Archive for July, 2018

Lebanese expats vote in parliamentary elections

April 29, 2018

SAO PAULO (AP) — Lebanese expatriates began voting Sunday in the first parliamentary elections held by the tiny Arab country in nine years The current legislature has extended its term several times, citing security threats linked to the war in neighboring Syria. Lebanon’s political system distributes power among the country’s different religious communities, and the main parties are led by political dynasties that fought one another during the 1975-1990 civil war.

Sunday’s vote in 33 countries comes two days after thousands of Lebanese voted in six Arab countries. The vote marks the first time that Lebanese are allowed to vote abroad. Millions of Lebanese live abroad, but Lebanon’s state-run news agency says the number of registered voters is 82,970. The voting inside Lebanon will be held next Sunday.

Australia has the largest number of registered voters, with about 12,000, followed by Canada with 11,438 and the United States with about 10,000. In Brazil, home to hundreds of thousands of citizens of Lebanese descent, many were casting their ballots in Latin America’s most populous nation.
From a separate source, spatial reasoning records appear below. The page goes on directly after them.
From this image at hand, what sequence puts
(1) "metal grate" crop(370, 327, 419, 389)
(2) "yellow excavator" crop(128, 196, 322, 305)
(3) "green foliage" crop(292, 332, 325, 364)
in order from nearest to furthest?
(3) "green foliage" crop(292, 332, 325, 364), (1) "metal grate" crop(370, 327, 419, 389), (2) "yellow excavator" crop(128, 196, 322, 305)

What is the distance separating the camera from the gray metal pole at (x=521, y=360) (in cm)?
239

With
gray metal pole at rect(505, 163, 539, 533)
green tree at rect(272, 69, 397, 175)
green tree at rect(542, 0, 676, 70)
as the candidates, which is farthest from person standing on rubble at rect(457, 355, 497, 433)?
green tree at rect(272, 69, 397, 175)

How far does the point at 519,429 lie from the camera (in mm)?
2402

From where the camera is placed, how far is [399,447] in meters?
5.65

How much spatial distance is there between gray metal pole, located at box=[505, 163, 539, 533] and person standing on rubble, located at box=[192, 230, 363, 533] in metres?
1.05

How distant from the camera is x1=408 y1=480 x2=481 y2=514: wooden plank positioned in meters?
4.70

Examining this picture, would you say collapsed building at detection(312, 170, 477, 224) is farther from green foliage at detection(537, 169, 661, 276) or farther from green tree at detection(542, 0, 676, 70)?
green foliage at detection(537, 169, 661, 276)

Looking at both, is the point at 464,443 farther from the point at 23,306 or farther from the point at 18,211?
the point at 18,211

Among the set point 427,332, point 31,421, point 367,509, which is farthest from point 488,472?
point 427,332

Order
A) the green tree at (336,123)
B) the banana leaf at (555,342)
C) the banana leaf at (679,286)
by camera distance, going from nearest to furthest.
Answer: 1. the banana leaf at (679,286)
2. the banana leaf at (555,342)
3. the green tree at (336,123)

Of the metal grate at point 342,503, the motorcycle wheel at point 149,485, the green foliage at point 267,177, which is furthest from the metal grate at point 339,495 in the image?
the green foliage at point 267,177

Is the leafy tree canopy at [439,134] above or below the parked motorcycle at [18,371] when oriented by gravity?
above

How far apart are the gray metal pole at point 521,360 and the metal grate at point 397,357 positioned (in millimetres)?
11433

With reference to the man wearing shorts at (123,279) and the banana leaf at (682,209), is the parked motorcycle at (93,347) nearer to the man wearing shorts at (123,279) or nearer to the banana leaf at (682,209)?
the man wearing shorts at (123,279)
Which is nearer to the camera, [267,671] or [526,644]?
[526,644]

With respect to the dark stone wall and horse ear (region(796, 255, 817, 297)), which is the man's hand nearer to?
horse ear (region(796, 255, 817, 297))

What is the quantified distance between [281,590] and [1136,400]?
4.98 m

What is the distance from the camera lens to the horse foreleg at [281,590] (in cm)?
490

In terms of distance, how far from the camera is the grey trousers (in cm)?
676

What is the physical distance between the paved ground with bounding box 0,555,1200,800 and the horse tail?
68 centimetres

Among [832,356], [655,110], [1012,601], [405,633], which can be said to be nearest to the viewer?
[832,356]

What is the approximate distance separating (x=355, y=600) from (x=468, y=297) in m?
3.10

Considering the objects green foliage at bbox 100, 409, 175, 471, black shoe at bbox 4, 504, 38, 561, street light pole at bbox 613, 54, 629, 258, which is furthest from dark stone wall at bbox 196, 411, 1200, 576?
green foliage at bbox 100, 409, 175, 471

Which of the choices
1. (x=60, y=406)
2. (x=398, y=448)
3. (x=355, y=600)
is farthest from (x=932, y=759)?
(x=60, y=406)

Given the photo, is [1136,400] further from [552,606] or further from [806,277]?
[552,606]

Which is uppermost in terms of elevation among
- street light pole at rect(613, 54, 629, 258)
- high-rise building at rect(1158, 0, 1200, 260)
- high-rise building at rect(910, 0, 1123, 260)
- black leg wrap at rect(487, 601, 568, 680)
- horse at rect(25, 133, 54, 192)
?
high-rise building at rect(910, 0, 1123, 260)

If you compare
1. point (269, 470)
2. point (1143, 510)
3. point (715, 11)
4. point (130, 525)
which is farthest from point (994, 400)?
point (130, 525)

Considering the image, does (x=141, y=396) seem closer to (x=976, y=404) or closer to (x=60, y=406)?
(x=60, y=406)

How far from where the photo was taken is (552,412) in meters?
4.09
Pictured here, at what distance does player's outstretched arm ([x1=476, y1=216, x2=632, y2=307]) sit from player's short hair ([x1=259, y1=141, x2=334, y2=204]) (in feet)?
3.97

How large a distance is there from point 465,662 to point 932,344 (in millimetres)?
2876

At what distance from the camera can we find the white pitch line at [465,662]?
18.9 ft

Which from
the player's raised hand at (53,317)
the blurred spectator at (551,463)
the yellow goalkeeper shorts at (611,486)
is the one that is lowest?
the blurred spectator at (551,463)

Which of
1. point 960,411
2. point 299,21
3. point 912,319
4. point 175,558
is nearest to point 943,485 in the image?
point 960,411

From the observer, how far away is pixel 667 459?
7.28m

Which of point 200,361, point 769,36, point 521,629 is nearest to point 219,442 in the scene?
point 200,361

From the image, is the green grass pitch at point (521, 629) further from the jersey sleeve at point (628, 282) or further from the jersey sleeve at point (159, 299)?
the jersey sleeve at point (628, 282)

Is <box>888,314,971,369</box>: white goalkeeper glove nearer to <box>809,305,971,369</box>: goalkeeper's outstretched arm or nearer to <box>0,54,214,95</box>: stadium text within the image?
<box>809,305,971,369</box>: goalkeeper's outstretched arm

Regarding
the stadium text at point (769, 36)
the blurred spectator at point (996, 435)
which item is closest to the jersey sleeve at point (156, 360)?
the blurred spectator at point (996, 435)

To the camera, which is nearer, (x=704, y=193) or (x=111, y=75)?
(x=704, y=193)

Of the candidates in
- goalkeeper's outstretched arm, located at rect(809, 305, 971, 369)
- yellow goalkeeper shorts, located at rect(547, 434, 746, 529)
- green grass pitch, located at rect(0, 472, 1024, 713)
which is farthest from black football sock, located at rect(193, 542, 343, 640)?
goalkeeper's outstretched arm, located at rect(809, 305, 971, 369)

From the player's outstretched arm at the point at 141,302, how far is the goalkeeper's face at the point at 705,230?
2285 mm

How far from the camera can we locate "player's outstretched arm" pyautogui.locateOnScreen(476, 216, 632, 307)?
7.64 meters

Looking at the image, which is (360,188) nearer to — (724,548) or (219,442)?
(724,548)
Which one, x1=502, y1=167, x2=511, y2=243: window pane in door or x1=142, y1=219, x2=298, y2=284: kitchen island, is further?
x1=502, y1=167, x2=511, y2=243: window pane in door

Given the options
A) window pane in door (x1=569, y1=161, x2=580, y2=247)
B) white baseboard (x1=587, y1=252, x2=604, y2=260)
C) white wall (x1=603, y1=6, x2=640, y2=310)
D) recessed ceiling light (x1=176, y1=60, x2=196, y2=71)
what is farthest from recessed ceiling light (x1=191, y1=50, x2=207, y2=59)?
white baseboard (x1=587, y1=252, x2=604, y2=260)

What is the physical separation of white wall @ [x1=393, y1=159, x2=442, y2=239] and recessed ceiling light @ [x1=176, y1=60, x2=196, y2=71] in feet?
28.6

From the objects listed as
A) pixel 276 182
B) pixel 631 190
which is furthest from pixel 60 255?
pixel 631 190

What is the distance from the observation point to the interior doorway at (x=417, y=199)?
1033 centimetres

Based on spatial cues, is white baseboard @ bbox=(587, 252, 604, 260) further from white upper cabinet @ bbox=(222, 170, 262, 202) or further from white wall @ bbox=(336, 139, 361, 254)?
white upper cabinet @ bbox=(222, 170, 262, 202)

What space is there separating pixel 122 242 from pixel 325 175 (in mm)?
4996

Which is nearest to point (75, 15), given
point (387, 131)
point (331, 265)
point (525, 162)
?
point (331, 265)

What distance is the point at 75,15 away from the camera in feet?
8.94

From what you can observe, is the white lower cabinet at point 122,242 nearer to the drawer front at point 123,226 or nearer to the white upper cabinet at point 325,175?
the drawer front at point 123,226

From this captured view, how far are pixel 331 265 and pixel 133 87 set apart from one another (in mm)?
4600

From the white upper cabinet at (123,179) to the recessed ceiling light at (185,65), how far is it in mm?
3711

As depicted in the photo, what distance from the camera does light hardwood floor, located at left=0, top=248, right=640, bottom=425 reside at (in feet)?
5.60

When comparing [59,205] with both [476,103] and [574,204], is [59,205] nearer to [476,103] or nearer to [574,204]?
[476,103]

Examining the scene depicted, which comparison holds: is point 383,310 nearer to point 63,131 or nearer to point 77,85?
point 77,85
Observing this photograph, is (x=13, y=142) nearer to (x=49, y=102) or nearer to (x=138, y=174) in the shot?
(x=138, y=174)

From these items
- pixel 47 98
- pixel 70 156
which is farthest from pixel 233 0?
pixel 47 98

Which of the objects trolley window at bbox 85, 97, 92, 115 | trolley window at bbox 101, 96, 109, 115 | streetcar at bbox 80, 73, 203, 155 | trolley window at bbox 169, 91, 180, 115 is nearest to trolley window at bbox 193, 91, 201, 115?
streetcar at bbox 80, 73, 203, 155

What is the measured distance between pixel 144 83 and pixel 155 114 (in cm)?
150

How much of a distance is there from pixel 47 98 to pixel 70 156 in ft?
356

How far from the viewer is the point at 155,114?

“Today’s voting is very important because for the first time we will have a voice in Lebanese affairs,” said Leila Smidi a 30-year-old mother of four who has been living in Brazil for 11 years. She spoke shortly after casting her ballot at Lebanon’s consulate in Sao Paulo.

About 1,500 Lebanese expats in Brazil are expected to vote. Lebanese immigrants and their descendants today form a community estimated at about 7 million – larger than Lebanon’s population of about 4.5 million. Lebanese immigrants began arriving in Brazil in the late 19th century, fleeing the Turkish-Ottoman empire that ruled much of the Middle East.

Accomplished merchants, many settled in Sao Paulo — Brazil’s biggest city — and earned a living as traveling salesmen selling textiles and clothes and opening new markets. Eventually they opened their own textile and clothing shops and factories.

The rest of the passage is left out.